Written by Daisy Leverington


What the Motherguff am I doing?

Motherhood hasn’t come naturally to Daisy Leverington. Three years in and she remains wide-eyed, terrified and in awe of the little person for whom she’s responsible. Stay tuned to follow her parenthood progress.

July 2011. Two barely-open eyes, dark blue, judging, unimpressed, stared straight into mine. Neither of us moved. Her vision was based on movement, very much like the T-Rex.

We stared at each other, both unable to speak. I won’t lie, it was awkward.

Two days of tough labour and there she was, looking not unlike a little old man. After a while my newborn daughter took control of the situation and made for my boobs.

No paternity test required after all.

Getting her out had been tricky. Upwards of 17 people had a good root around my Valerie, including the fear (but not baby)-inducing Dr Fisty. He was a JOY.

In the end, they called it a ‘rotational forceps delivery’, I called it ‘just been punched in the fanny’. Add three sleepless days of contractions to the traumatic 48-hour labour and we were exhausted.

Three years later and me and my pelvic floor are still nervous around trampolines.

My daughter, on the other hand has just announced, “Ladies and Gentlemen! Welcome to the show!” before twerking around the lounge wearing nothing but a smile.

It seems I’ve given the world another Miley Cyrus, and I’m not sure what to do other than applaud.

Motherhood, eh? Hours of fun. Photo by Jenny Rollo.

She seems very much more assured than I feel. She is bossy and full of ideas. She is interesting and funny and will go to any lengths to make you laugh. She’s moody and grumpy, and rolled out the F-word last week, in perfect context, at the cat.

She’s the most alive and whole human being I’ve ever met, and she astounds me every day.

I, on the other hand, mostly feel like I’m still on that operating table, sporting the same look of awe and fear, which has become etched into the new lines around my eyes.

▸ RECORDED DATA:
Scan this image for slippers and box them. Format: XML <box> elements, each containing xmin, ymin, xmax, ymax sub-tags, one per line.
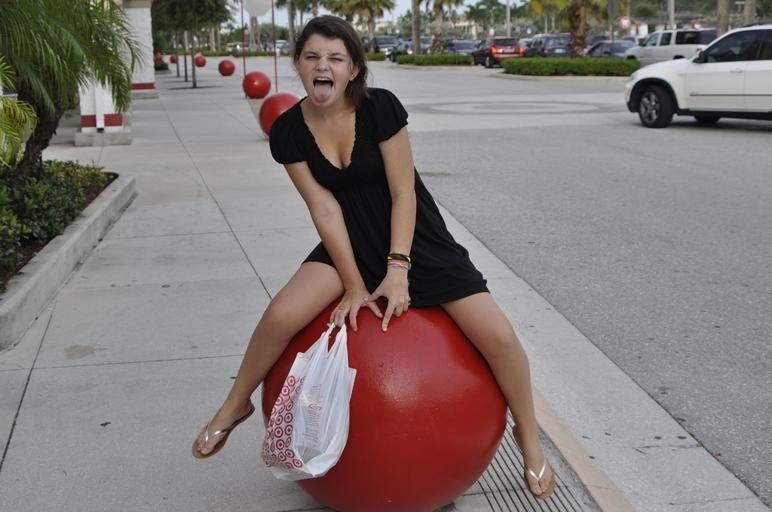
<box><xmin>191</xmin><ymin>399</ymin><xmax>255</xmax><ymax>460</ymax></box>
<box><xmin>513</xmin><ymin>424</ymin><xmax>555</xmax><ymax>501</ymax></box>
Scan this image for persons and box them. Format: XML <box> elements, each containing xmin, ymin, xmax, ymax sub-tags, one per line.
<box><xmin>190</xmin><ymin>14</ymin><xmax>556</xmax><ymax>498</ymax></box>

▸ REQUIRED TASKS:
A) Rewrite the records with every "image" changed to "photo", keeping the rest the same, and leave the pictures out.
B) Write the next few paragraphs of the motherhood column, picking up after its final sentence.
The text and the records are separate material with no connection.

▸ RESPONSES TO THE TASKS:
A)
Scan this photo for slippers and box them. Format: XML <box> elements, each containing xmin, ymin, xmax, ymax sub-tags, one per line.
<box><xmin>191</xmin><ymin>399</ymin><xmax>255</xmax><ymax>460</ymax></box>
<box><xmin>513</xmin><ymin>424</ymin><xmax>555</xmax><ymax>501</ymax></box>
Scan this photo for persons and box them. Format: XML <box> elements, each containing xmin, ymin, xmax, ymax sub-tags, one per line.
<box><xmin>190</xmin><ymin>14</ymin><xmax>556</xmax><ymax>498</ymax></box>

B)
If I could give my deluded pregnant self a gentle slap with a disposable nappy I really would.

Having read What to Expect When You’re Expecting, I’d thought I was completely clued up.

“Hey, check me out with my beautiful baby-bump! I’m so serene and glowy, probably thanks to this organic super-juice I’m supping as I stroll around cooing at baby-clothes.

“All I need are these reusable nappies, unscented wet wipes and my boobs!”

Oh dear.

Once the baby arrived, my benchmark for successfully raising a child plummeted pretty rapidly.

Every day I’d ask myself, “Is it still alive?” and if the answer was “yes”, I’d high five the cat. (Note: cats don’t like this. I’d recommend a gentle fist-bump, if anything.)

Parenting didn’t come naturally to me. I should have known after a brief and emotional dabble with a Tamagotchi in 1996.

Growing up as an only child, I had a troubled relationship with my mum, and my dad lived with his partner a few streets away. I was the only one on free school dinners at my lovely school and it’s fair to say feeling like the poor kid translated into adult worries of inadequacy.

Happily, these are fading as the years go by, but still clear and present when it comes to motherhood.

And that’s where my new theory for parenthood comes in.

It’s pretty radical, so strap in and prepare to feel panic and freedom at the same time.

When it comes to being a parent, NO ONE HAS THE FAINTEST CLUE WHAT THEY ARE DOING.

This is certainly true of kid number one, who represents the theory in its purest terms. You are 100 per cent in the dark about what is going to happen to your life, no matter how many books you’ve read.

A kind of half-life principle should be applied to any family additions thereafter, until you find yourself on that show 16 Kids and Counting. You may have to do a headcount before every meal but at least you’re no longer in the dark about parenthood.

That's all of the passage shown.